Uncovering quantum characteristics of incipient evolutions at the photosynthetic oxygen evolving complex

Abstract

Water oxidation of photosynthesis at the oxygen evolving complex (OEC) is driven by the polarization field induced by the photoelectric hole. By highlighting the role of the polarization field in reshaping the spin and orbit potentials, we reveal in this work the characteristics and underlying mechanism in the relatively simpler OEC evolutions within the states S0–S2 prior to the water oxidation.
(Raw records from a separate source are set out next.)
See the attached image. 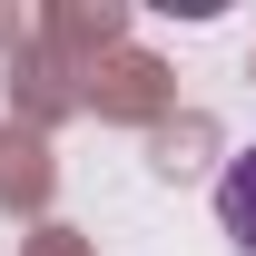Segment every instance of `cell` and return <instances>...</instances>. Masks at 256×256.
Listing matches in <instances>:
<instances>
[{
  "mask_svg": "<svg viewBox=\"0 0 256 256\" xmlns=\"http://www.w3.org/2000/svg\"><path fill=\"white\" fill-rule=\"evenodd\" d=\"M217 217H226V236L256 256V148H246V158H226V178H217Z\"/></svg>",
  "mask_w": 256,
  "mask_h": 256,
  "instance_id": "1",
  "label": "cell"
}]
</instances>
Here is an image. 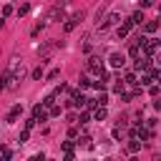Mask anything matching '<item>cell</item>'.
Returning <instances> with one entry per match:
<instances>
[{
	"label": "cell",
	"mask_w": 161,
	"mask_h": 161,
	"mask_svg": "<svg viewBox=\"0 0 161 161\" xmlns=\"http://www.w3.org/2000/svg\"><path fill=\"white\" fill-rule=\"evenodd\" d=\"M156 48H158V40H146V43H143L146 55H153V53H156Z\"/></svg>",
	"instance_id": "obj_7"
},
{
	"label": "cell",
	"mask_w": 161,
	"mask_h": 161,
	"mask_svg": "<svg viewBox=\"0 0 161 161\" xmlns=\"http://www.w3.org/2000/svg\"><path fill=\"white\" fill-rule=\"evenodd\" d=\"M86 70H91V73H98V75H101V73H103V60H101V58H96V55H93V58H88Z\"/></svg>",
	"instance_id": "obj_1"
},
{
	"label": "cell",
	"mask_w": 161,
	"mask_h": 161,
	"mask_svg": "<svg viewBox=\"0 0 161 161\" xmlns=\"http://www.w3.org/2000/svg\"><path fill=\"white\" fill-rule=\"evenodd\" d=\"M108 63H111V68H123L126 55H123V53H111V55H108Z\"/></svg>",
	"instance_id": "obj_2"
},
{
	"label": "cell",
	"mask_w": 161,
	"mask_h": 161,
	"mask_svg": "<svg viewBox=\"0 0 161 161\" xmlns=\"http://www.w3.org/2000/svg\"><path fill=\"white\" fill-rule=\"evenodd\" d=\"M28 136H30V133H28V128H25V131L18 136V141H20V143H25V141H28Z\"/></svg>",
	"instance_id": "obj_23"
},
{
	"label": "cell",
	"mask_w": 161,
	"mask_h": 161,
	"mask_svg": "<svg viewBox=\"0 0 161 161\" xmlns=\"http://www.w3.org/2000/svg\"><path fill=\"white\" fill-rule=\"evenodd\" d=\"M53 103H55V96H53V93H50V96H45V101H43V106H53Z\"/></svg>",
	"instance_id": "obj_18"
},
{
	"label": "cell",
	"mask_w": 161,
	"mask_h": 161,
	"mask_svg": "<svg viewBox=\"0 0 161 161\" xmlns=\"http://www.w3.org/2000/svg\"><path fill=\"white\" fill-rule=\"evenodd\" d=\"M131 25H133V23H131V18H128L123 25H118V30H116V33H118V38H126V35H128V30H131Z\"/></svg>",
	"instance_id": "obj_6"
},
{
	"label": "cell",
	"mask_w": 161,
	"mask_h": 161,
	"mask_svg": "<svg viewBox=\"0 0 161 161\" xmlns=\"http://www.w3.org/2000/svg\"><path fill=\"white\" fill-rule=\"evenodd\" d=\"M80 20H83V13H75L73 18H68V23L63 25V30H65V33H70V30H73V28H75V25H78Z\"/></svg>",
	"instance_id": "obj_4"
},
{
	"label": "cell",
	"mask_w": 161,
	"mask_h": 161,
	"mask_svg": "<svg viewBox=\"0 0 161 161\" xmlns=\"http://www.w3.org/2000/svg\"><path fill=\"white\" fill-rule=\"evenodd\" d=\"M8 15H13V5H5L3 8V18H8Z\"/></svg>",
	"instance_id": "obj_19"
},
{
	"label": "cell",
	"mask_w": 161,
	"mask_h": 161,
	"mask_svg": "<svg viewBox=\"0 0 161 161\" xmlns=\"http://www.w3.org/2000/svg\"><path fill=\"white\" fill-rule=\"evenodd\" d=\"M50 116H60V106L53 103V106H50Z\"/></svg>",
	"instance_id": "obj_21"
},
{
	"label": "cell",
	"mask_w": 161,
	"mask_h": 161,
	"mask_svg": "<svg viewBox=\"0 0 161 161\" xmlns=\"http://www.w3.org/2000/svg\"><path fill=\"white\" fill-rule=\"evenodd\" d=\"M106 103H108V96H106V93H103V96H98V106H106Z\"/></svg>",
	"instance_id": "obj_24"
},
{
	"label": "cell",
	"mask_w": 161,
	"mask_h": 161,
	"mask_svg": "<svg viewBox=\"0 0 161 161\" xmlns=\"http://www.w3.org/2000/svg\"><path fill=\"white\" fill-rule=\"evenodd\" d=\"M40 75H43V68H40V65H38V68H35V70H33V80H40Z\"/></svg>",
	"instance_id": "obj_16"
},
{
	"label": "cell",
	"mask_w": 161,
	"mask_h": 161,
	"mask_svg": "<svg viewBox=\"0 0 161 161\" xmlns=\"http://www.w3.org/2000/svg\"><path fill=\"white\" fill-rule=\"evenodd\" d=\"M93 116H96V121H103L106 118V106H96V113Z\"/></svg>",
	"instance_id": "obj_10"
},
{
	"label": "cell",
	"mask_w": 161,
	"mask_h": 161,
	"mask_svg": "<svg viewBox=\"0 0 161 161\" xmlns=\"http://www.w3.org/2000/svg\"><path fill=\"white\" fill-rule=\"evenodd\" d=\"M143 28H146V33H156V30H158V23H156V20H148Z\"/></svg>",
	"instance_id": "obj_12"
},
{
	"label": "cell",
	"mask_w": 161,
	"mask_h": 161,
	"mask_svg": "<svg viewBox=\"0 0 161 161\" xmlns=\"http://www.w3.org/2000/svg\"><path fill=\"white\" fill-rule=\"evenodd\" d=\"M118 20H121V15H118V13L106 15V18H103V23H101V30H108V28H111V25H116Z\"/></svg>",
	"instance_id": "obj_3"
},
{
	"label": "cell",
	"mask_w": 161,
	"mask_h": 161,
	"mask_svg": "<svg viewBox=\"0 0 161 161\" xmlns=\"http://www.w3.org/2000/svg\"><path fill=\"white\" fill-rule=\"evenodd\" d=\"M153 106H156V108H158V111H161V98H158V101H156V103H153Z\"/></svg>",
	"instance_id": "obj_27"
},
{
	"label": "cell",
	"mask_w": 161,
	"mask_h": 161,
	"mask_svg": "<svg viewBox=\"0 0 161 161\" xmlns=\"http://www.w3.org/2000/svg\"><path fill=\"white\" fill-rule=\"evenodd\" d=\"M158 83H161V73H158Z\"/></svg>",
	"instance_id": "obj_29"
},
{
	"label": "cell",
	"mask_w": 161,
	"mask_h": 161,
	"mask_svg": "<svg viewBox=\"0 0 161 161\" xmlns=\"http://www.w3.org/2000/svg\"><path fill=\"white\" fill-rule=\"evenodd\" d=\"M35 121H38V118H35V116H33V118H28V121H25V128H28V131H30V128H33V126H35Z\"/></svg>",
	"instance_id": "obj_22"
},
{
	"label": "cell",
	"mask_w": 161,
	"mask_h": 161,
	"mask_svg": "<svg viewBox=\"0 0 161 161\" xmlns=\"http://www.w3.org/2000/svg\"><path fill=\"white\" fill-rule=\"evenodd\" d=\"M158 13H161V3H158Z\"/></svg>",
	"instance_id": "obj_30"
},
{
	"label": "cell",
	"mask_w": 161,
	"mask_h": 161,
	"mask_svg": "<svg viewBox=\"0 0 161 161\" xmlns=\"http://www.w3.org/2000/svg\"><path fill=\"white\" fill-rule=\"evenodd\" d=\"M138 148H141V143H138L136 138H131V143H128V151H131V153H136Z\"/></svg>",
	"instance_id": "obj_15"
},
{
	"label": "cell",
	"mask_w": 161,
	"mask_h": 161,
	"mask_svg": "<svg viewBox=\"0 0 161 161\" xmlns=\"http://www.w3.org/2000/svg\"><path fill=\"white\" fill-rule=\"evenodd\" d=\"M156 60H158V65H161V55H158V58H156Z\"/></svg>",
	"instance_id": "obj_28"
},
{
	"label": "cell",
	"mask_w": 161,
	"mask_h": 161,
	"mask_svg": "<svg viewBox=\"0 0 161 161\" xmlns=\"http://www.w3.org/2000/svg\"><path fill=\"white\" fill-rule=\"evenodd\" d=\"M20 113H23V106H20V103H18V106H13V108H10V113L5 116V123H15V118H18Z\"/></svg>",
	"instance_id": "obj_5"
},
{
	"label": "cell",
	"mask_w": 161,
	"mask_h": 161,
	"mask_svg": "<svg viewBox=\"0 0 161 161\" xmlns=\"http://www.w3.org/2000/svg\"><path fill=\"white\" fill-rule=\"evenodd\" d=\"M78 123H88V113H86V111L78 116Z\"/></svg>",
	"instance_id": "obj_25"
},
{
	"label": "cell",
	"mask_w": 161,
	"mask_h": 161,
	"mask_svg": "<svg viewBox=\"0 0 161 161\" xmlns=\"http://www.w3.org/2000/svg\"><path fill=\"white\" fill-rule=\"evenodd\" d=\"M78 83H80V88H88V86H91V80H88L86 75H80V80H78Z\"/></svg>",
	"instance_id": "obj_20"
},
{
	"label": "cell",
	"mask_w": 161,
	"mask_h": 161,
	"mask_svg": "<svg viewBox=\"0 0 161 161\" xmlns=\"http://www.w3.org/2000/svg\"><path fill=\"white\" fill-rule=\"evenodd\" d=\"M141 48H143V45H138V43H131V48H128V55H131V58H138Z\"/></svg>",
	"instance_id": "obj_9"
},
{
	"label": "cell",
	"mask_w": 161,
	"mask_h": 161,
	"mask_svg": "<svg viewBox=\"0 0 161 161\" xmlns=\"http://www.w3.org/2000/svg\"><path fill=\"white\" fill-rule=\"evenodd\" d=\"M153 5V0H141V8H151Z\"/></svg>",
	"instance_id": "obj_26"
},
{
	"label": "cell",
	"mask_w": 161,
	"mask_h": 161,
	"mask_svg": "<svg viewBox=\"0 0 161 161\" xmlns=\"http://www.w3.org/2000/svg\"><path fill=\"white\" fill-rule=\"evenodd\" d=\"M148 68V60H141V58H136V70H146Z\"/></svg>",
	"instance_id": "obj_13"
},
{
	"label": "cell",
	"mask_w": 161,
	"mask_h": 161,
	"mask_svg": "<svg viewBox=\"0 0 161 161\" xmlns=\"http://www.w3.org/2000/svg\"><path fill=\"white\" fill-rule=\"evenodd\" d=\"M143 20H146V18H143V13H133V15H131V23H133V25H141Z\"/></svg>",
	"instance_id": "obj_11"
},
{
	"label": "cell",
	"mask_w": 161,
	"mask_h": 161,
	"mask_svg": "<svg viewBox=\"0 0 161 161\" xmlns=\"http://www.w3.org/2000/svg\"><path fill=\"white\" fill-rule=\"evenodd\" d=\"M33 116H35L38 121H48V113L43 111V106H35V108H33Z\"/></svg>",
	"instance_id": "obj_8"
},
{
	"label": "cell",
	"mask_w": 161,
	"mask_h": 161,
	"mask_svg": "<svg viewBox=\"0 0 161 161\" xmlns=\"http://www.w3.org/2000/svg\"><path fill=\"white\" fill-rule=\"evenodd\" d=\"M123 83H128V86H136V75H133V73H126V75H123Z\"/></svg>",
	"instance_id": "obj_14"
},
{
	"label": "cell",
	"mask_w": 161,
	"mask_h": 161,
	"mask_svg": "<svg viewBox=\"0 0 161 161\" xmlns=\"http://www.w3.org/2000/svg\"><path fill=\"white\" fill-rule=\"evenodd\" d=\"M58 75H60V68H53V70L48 73V80H53V78H58Z\"/></svg>",
	"instance_id": "obj_17"
}]
</instances>
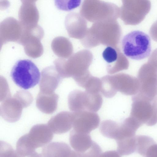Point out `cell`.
Segmentation results:
<instances>
[{
	"mask_svg": "<svg viewBox=\"0 0 157 157\" xmlns=\"http://www.w3.org/2000/svg\"><path fill=\"white\" fill-rule=\"evenodd\" d=\"M65 24L69 34L77 38L85 36L88 29L86 19L76 12H71L67 15Z\"/></svg>",
	"mask_w": 157,
	"mask_h": 157,
	"instance_id": "cell-10",
	"label": "cell"
},
{
	"mask_svg": "<svg viewBox=\"0 0 157 157\" xmlns=\"http://www.w3.org/2000/svg\"><path fill=\"white\" fill-rule=\"evenodd\" d=\"M18 16L19 21L24 26L37 24L39 18L35 3H22L19 9Z\"/></svg>",
	"mask_w": 157,
	"mask_h": 157,
	"instance_id": "cell-13",
	"label": "cell"
},
{
	"mask_svg": "<svg viewBox=\"0 0 157 157\" xmlns=\"http://www.w3.org/2000/svg\"><path fill=\"white\" fill-rule=\"evenodd\" d=\"M123 129L122 125L110 120L103 121L99 127L100 131L104 136L116 140L121 137Z\"/></svg>",
	"mask_w": 157,
	"mask_h": 157,
	"instance_id": "cell-15",
	"label": "cell"
},
{
	"mask_svg": "<svg viewBox=\"0 0 157 157\" xmlns=\"http://www.w3.org/2000/svg\"><path fill=\"white\" fill-rule=\"evenodd\" d=\"M80 13L91 22L117 20L120 17V8L114 3L100 0H84Z\"/></svg>",
	"mask_w": 157,
	"mask_h": 157,
	"instance_id": "cell-1",
	"label": "cell"
},
{
	"mask_svg": "<svg viewBox=\"0 0 157 157\" xmlns=\"http://www.w3.org/2000/svg\"><path fill=\"white\" fill-rule=\"evenodd\" d=\"M120 17L126 25H136L148 13L151 4L149 0H121Z\"/></svg>",
	"mask_w": 157,
	"mask_h": 157,
	"instance_id": "cell-4",
	"label": "cell"
},
{
	"mask_svg": "<svg viewBox=\"0 0 157 157\" xmlns=\"http://www.w3.org/2000/svg\"><path fill=\"white\" fill-rule=\"evenodd\" d=\"M53 136V132L48 125L40 124L33 126L28 133L21 136L20 139L29 151L36 154V149L49 143Z\"/></svg>",
	"mask_w": 157,
	"mask_h": 157,
	"instance_id": "cell-6",
	"label": "cell"
},
{
	"mask_svg": "<svg viewBox=\"0 0 157 157\" xmlns=\"http://www.w3.org/2000/svg\"><path fill=\"white\" fill-rule=\"evenodd\" d=\"M121 32V27L117 20H109L94 23L85 36L93 39H118Z\"/></svg>",
	"mask_w": 157,
	"mask_h": 157,
	"instance_id": "cell-7",
	"label": "cell"
},
{
	"mask_svg": "<svg viewBox=\"0 0 157 157\" xmlns=\"http://www.w3.org/2000/svg\"><path fill=\"white\" fill-rule=\"evenodd\" d=\"M105 60L109 64V67L113 65L118 58V50L113 46H109L104 50L102 54Z\"/></svg>",
	"mask_w": 157,
	"mask_h": 157,
	"instance_id": "cell-18",
	"label": "cell"
},
{
	"mask_svg": "<svg viewBox=\"0 0 157 157\" xmlns=\"http://www.w3.org/2000/svg\"><path fill=\"white\" fill-rule=\"evenodd\" d=\"M55 5L58 9L70 11L78 7L81 0H54Z\"/></svg>",
	"mask_w": 157,
	"mask_h": 157,
	"instance_id": "cell-17",
	"label": "cell"
},
{
	"mask_svg": "<svg viewBox=\"0 0 157 157\" xmlns=\"http://www.w3.org/2000/svg\"><path fill=\"white\" fill-rule=\"evenodd\" d=\"M43 155H58L60 156L78 157V153L72 150L70 147L64 143H52L45 147L43 149Z\"/></svg>",
	"mask_w": 157,
	"mask_h": 157,
	"instance_id": "cell-16",
	"label": "cell"
},
{
	"mask_svg": "<svg viewBox=\"0 0 157 157\" xmlns=\"http://www.w3.org/2000/svg\"><path fill=\"white\" fill-rule=\"evenodd\" d=\"M69 142L72 148L78 154L79 157H87L94 143L90 134L77 132L73 129L70 134Z\"/></svg>",
	"mask_w": 157,
	"mask_h": 157,
	"instance_id": "cell-11",
	"label": "cell"
},
{
	"mask_svg": "<svg viewBox=\"0 0 157 157\" xmlns=\"http://www.w3.org/2000/svg\"><path fill=\"white\" fill-rule=\"evenodd\" d=\"M58 99V95L53 92H41L37 96L36 106L42 112L47 114H51L57 109Z\"/></svg>",
	"mask_w": 157,
	"mask_h": 157,
	"instance_id": "cell-14",
	"label": "cell"
},
{
	"mask_svg": "<svg viewBox=\"0 0 157 157\" xmlns=\"http://www.w3.org/2000/svg\"><path fill=\"white\" fill-rule=\"evenodd\" d=\"M10 76L17 86L27 90L39 83L40 74L37 67L32 61L23 59L16 62L11 70Z\"/></svg>",
	"mask_w": 157,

The characteristic shifts of the density of states (DOS) of the electron donor Mn atom are observed in the vicinity of the Fermi surface to occur with the spin flips of Mn atoms and the change in the Mn oxidation states during the electron transfer. Notably, the spin flips of Mn atoms point to the resulting spin configuration of the next states. It is found that the electron transfer tends to stabilize the catalyst OEC itself, whereas the proton transfer pushes the evolution forward by preparing a new electron donor, demonstrating the proton-coupled electron transfer. Meanwhile, it shows that the Mn–O bonds around the candidate Mn atom of the electron donor undergo characteristic changes in the bond lengths during the electron transfer. These concomitant phenomena uncovered in first-principle calculations characterize the essential equilibrium of the OEC between the state evolution and stability that forms the groundwork of the dynamic OEC cycles. In particular, the characteristic undulation of the DOS around the Fermi level occurring at the proton-coupled electron transfer can be used to reveal crucial processes in a wide range of realistic systems.